The brightness channel is essentially a black and white version of the image
This sort of colour encoding is called YUV, component, YCC, YCBCR, or other things, depending on the circumstances. Regardless, we've disentangled the colour from the brightness. In the digital world we still have three values per pixel, however, so we haven't achieved savings in data space. What we can do is store the colour difference channels at a reduced resolution – and that's what things like “4:2:2” are talking about.

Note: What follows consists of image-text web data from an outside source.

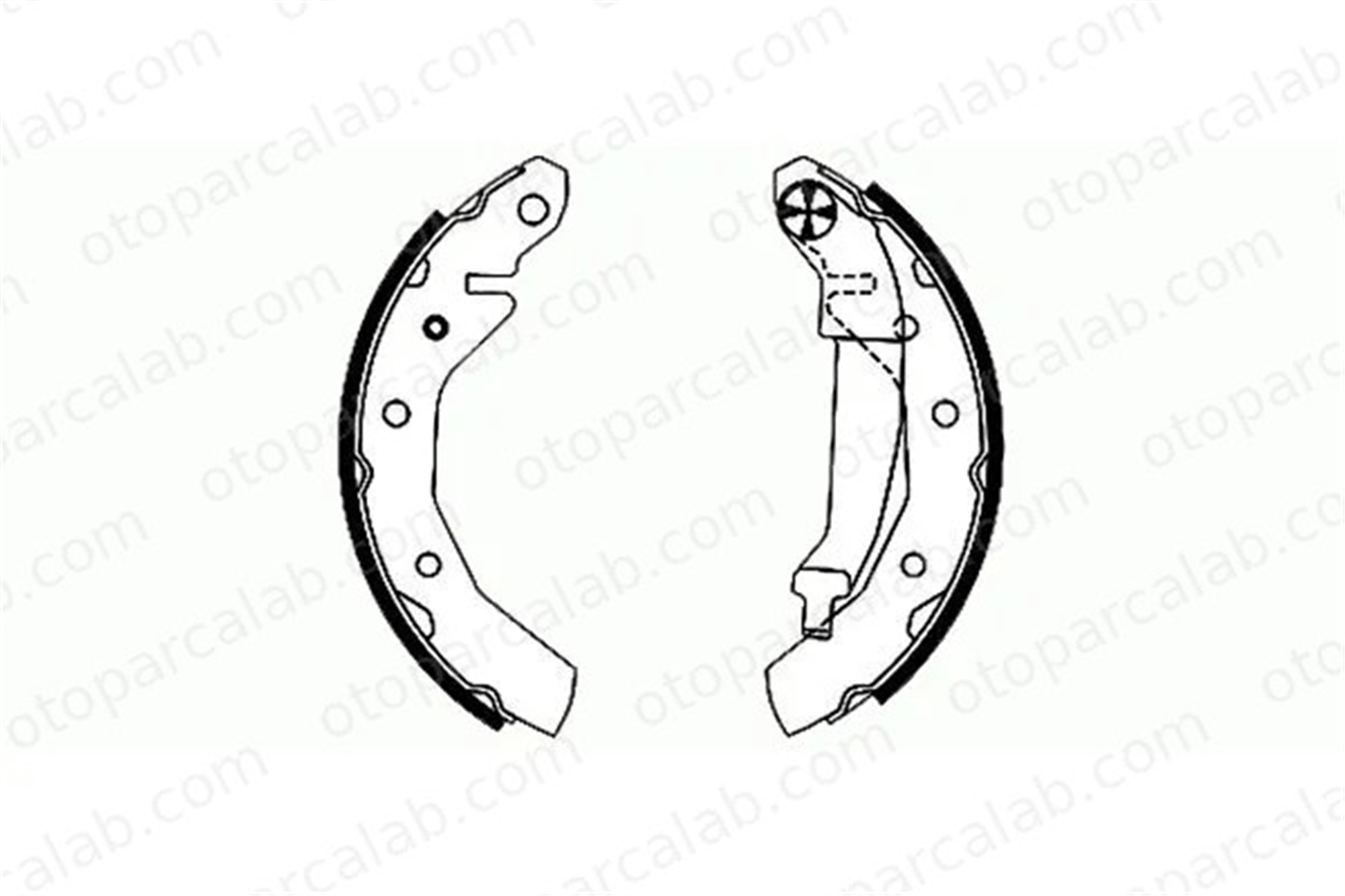 SANGSIN SA086 Fren Pabuçlu Balata Arka CHEVROLET MATIZ SPARK 96268686 96446178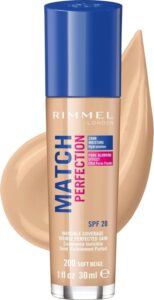Match Perfection Foundation Spf20 By Rimmel #200-soft-beige-30ml - Image 4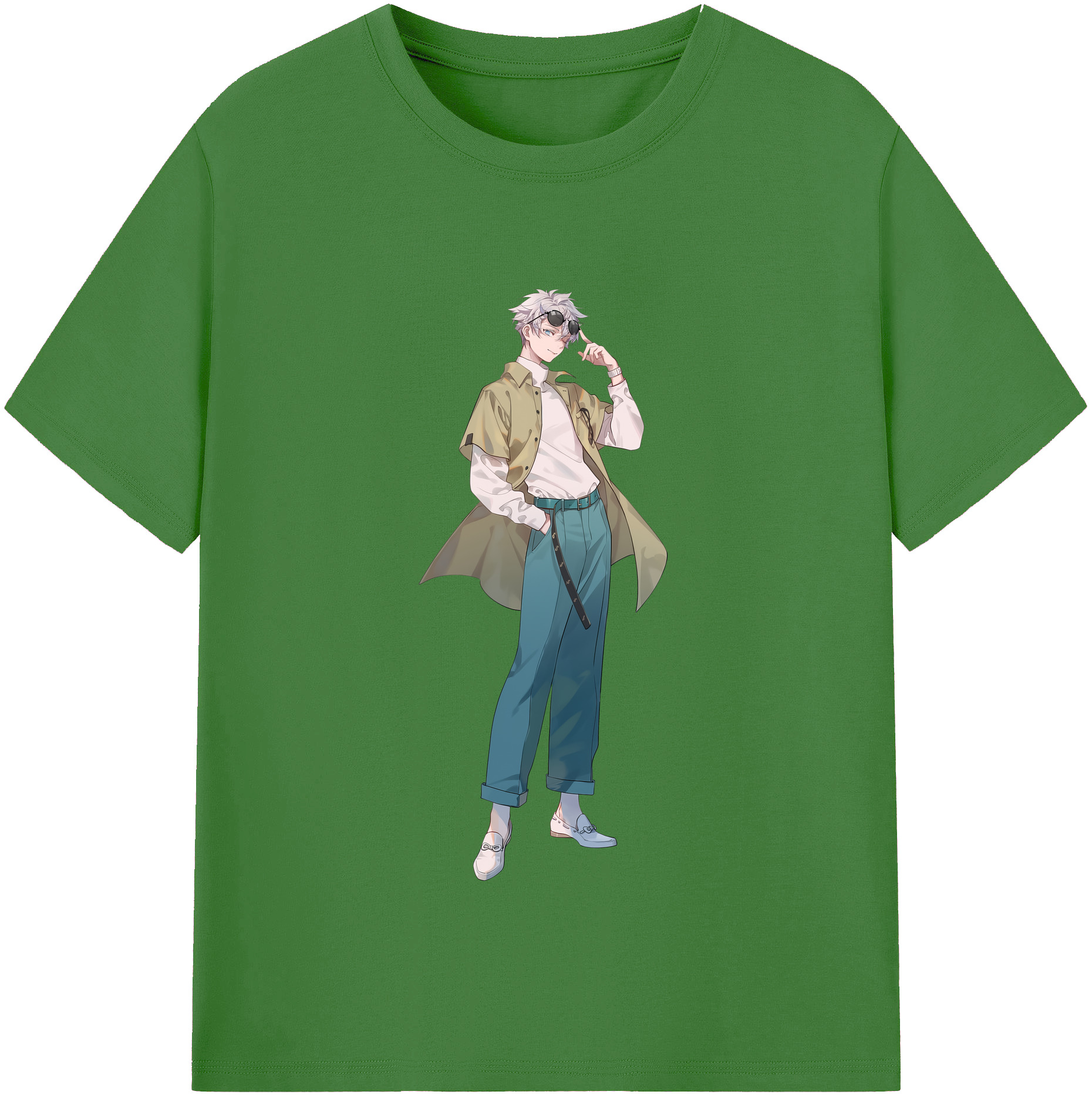 （画像用） 呪術廻戦 Jujutsu Kaisen レディースカジュアルプリントTシャツ（綿100％）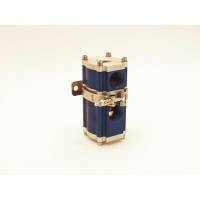 Canton Racing Products - Canton Oil Cooler Thermostat - Blue Anodized Finish / Stainless Steel Mounting Clamp - Image 1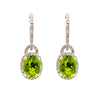 ReMARKable Designs Dangle Color Gemstone Earrings in 14 Karat White Gold with 2 Oval Quartzs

422 subsampling at work. This is a blown up 10 to 1 from an area around the model's camera-left eye
In a 4:2:2 image, for every four pixels of brightness, we store only two pixels of each colour difference channel. To put it another way, the colour difference channels are stored at half the horizontal resolution, compared to the brightness channel. When we reconstruct the image, we can scale the colour difference channels back up, and fuzzy human colour sight won't notice. Terms like 4:2:0 suggest that for every four luminance pixels, we're storing two red colour-difference pixels and no blue colour difference pixels. That wouldn't let us recreate anything like the right colours, though, and it's a shorthand for halving the resolution of the image in both the horizontal and vertical directions – it's essentially 4:2:0 on one line, and 4:0:2 on the next.
The HDCAM tape format was described as 3:1:1. Even the luminance signal was reduced in resolution to 1440 pixels wide, or three-quarters of the 1920 pixel width of the HD frame. 4:1:1 exists for really low-resolution colour, as in NTSC DV and some other formats. On computers, codecs such as ProRes may support 4:4:4 recording for no loss of colour resolution at all. That's useful if we're doing green-screen work or selective grading because while our eyes might not see the lack of colour resolution, the software will.
The separation of brightness and colour has been a crucial part of colour video since the development of colour TV, and it's used in the vast majority of video that's shot today. Many codecs support a variety of different options, which should now make a bit more sense than they did before.
Images accompanying this article were prepared using Rarevision's 5DtoRGB, an application designed to recover subsampled colour using better scaling algorithms than many codecs use. It also has the option to output raw YUV data, which was used here.